Posts Tagged ‘expat life’

More post-conference thoughts: the Dutch, speaking Dutch, and oh-so-many ideas

I could keep writing and writing about WebSci’11, but I’ll try to hold off from too many posts! A few more observations, slightly more personal:

As someone who recently moved to the Netherlands, I was really impressed by the strong presence of Dutch institutions: my presentation followed talks from TU Delft and the University of Amsterdam, for instance! This was perhaps predictable based on the high proportion of submissions from the Netherlands, but still struck me. My job in Eindhoven isn’t directly affiliated with a WebSci initiative, so when I arrived in this country I had no idea WebSci was so big here.

Besides my predisposition to noticing the Dutch community, another consequence of living in the Netherlands for the last half year concerns my language. I used to have some limited German, such that back in 2005 I could at least order in a restaurant and discuss the cost of goods in a market. It turns out that learning Dutch has basically wiped that clear: I spent much of last week stumbling through a mishmash of half-Dutch, half-German… only to spend my first half-week back in the Netherlands speaking poor German to the locals. Whoops!

On a more work-oriented note, I am absolutely brimming with ideas after the two conferences. My current list includes giving consideration to:

  • a ‘Strange Hypertext Festival’ (as per the Narrative and Hypertext workshop)
  • some geocaching fun
  • some narrative hypertext fun
  • workshops for negative results (this idea was mentioned in both conferences)
  • Interesting Things with Spatial Hypertext

I opened this post with a promise to try and refrain from over-blogging WebSci’11. Cards on the table: I have two more posts to make, one on WebSci curricula and one on industrial-academic collaboration. Watch this space 😉


Settling into life in the Netherlands

I’ve been living in Eindhoven for nearly half a year already, and I’m stunned by how fast the time has flown: I guess I’ve been keeping busy!

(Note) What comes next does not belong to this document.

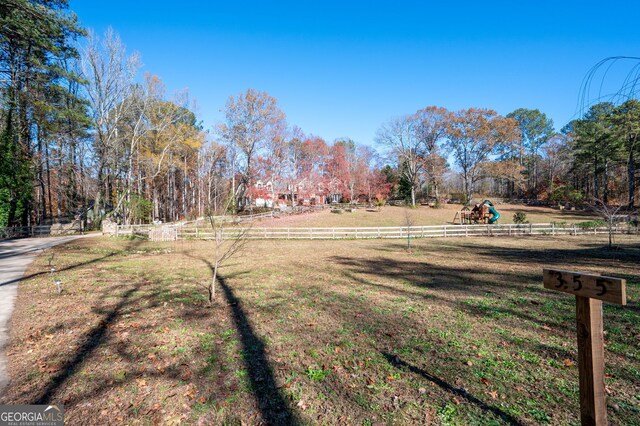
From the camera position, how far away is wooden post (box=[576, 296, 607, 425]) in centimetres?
238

Moving to any new town is always a big step, but of course changing country is bigger again. I found that it took me very little time to settle into practical aspects of life in Eindhoven — work, my flat, the supermarket. Of course, community and social aspects take a while longer. When I first arrived, I rather relished the concept of being utterly anonymous in this foreign town: no one knew me or expected anything of me (outside of work!), and that was quite liberating.

Had the situation stayed thus, I’m sure the joy of solitude would have turned into the emptiness of loneliness. But it didn’t, of course. I’ve found various friendship groups — obvious ones include colleagues, neighbours and expats, but I’ve also met people through my Dutch lessons, regular swims and a meditation group.

Nowadays, my time outside of work fills up easily. Weekends in particular get booked up very far in advance (it’s too easy to host visitors or explore interesting new cities). As a consequence, I’ve been appreciating my quiet evenings, when they do happen, very much indeed.